[Start of Attachment]
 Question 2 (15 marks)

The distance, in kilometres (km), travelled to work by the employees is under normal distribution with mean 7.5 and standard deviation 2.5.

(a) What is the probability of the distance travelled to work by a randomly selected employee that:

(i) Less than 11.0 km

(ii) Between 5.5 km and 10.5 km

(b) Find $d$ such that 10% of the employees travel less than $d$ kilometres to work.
[End of Attachment]
[Start of Attachment]
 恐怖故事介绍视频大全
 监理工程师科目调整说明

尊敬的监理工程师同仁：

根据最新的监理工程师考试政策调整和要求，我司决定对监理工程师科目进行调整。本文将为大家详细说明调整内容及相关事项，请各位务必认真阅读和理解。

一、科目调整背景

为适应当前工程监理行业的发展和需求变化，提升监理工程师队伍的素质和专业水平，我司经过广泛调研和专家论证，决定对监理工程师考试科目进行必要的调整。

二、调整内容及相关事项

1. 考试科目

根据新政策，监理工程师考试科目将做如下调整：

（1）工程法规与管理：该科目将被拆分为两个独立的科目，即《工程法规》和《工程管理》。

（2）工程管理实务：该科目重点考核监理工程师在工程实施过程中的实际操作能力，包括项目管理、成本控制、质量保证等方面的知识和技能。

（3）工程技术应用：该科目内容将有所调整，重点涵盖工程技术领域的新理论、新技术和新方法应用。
[End of Attachment]
[Start of Attachment]
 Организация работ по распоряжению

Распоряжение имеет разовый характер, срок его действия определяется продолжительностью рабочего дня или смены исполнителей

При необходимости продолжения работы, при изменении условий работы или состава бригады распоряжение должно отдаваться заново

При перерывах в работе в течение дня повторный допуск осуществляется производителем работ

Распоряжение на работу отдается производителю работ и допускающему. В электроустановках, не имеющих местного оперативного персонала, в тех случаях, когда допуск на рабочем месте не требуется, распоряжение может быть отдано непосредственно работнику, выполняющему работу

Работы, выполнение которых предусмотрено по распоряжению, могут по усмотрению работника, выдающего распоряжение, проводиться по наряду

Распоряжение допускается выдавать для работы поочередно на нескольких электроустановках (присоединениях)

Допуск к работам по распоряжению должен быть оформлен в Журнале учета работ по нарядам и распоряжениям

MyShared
[End of Attachment]
Task to carry out – Above are some records. Copy each of their lines that holds the string "электроустановках".

Task result –
Распоряжение на работу отдается производителю работ и допускающему. В электроустановках, не имеющих местного оперативного персонала, в тех случаях, когда допуск на рабочем месте не требуется, распоряжение может быть отдано непосредственно работнику, выполняющему работу
Распоряжение допускается выдавать для работы поочередно на нескольких электроустановках (присоединениях)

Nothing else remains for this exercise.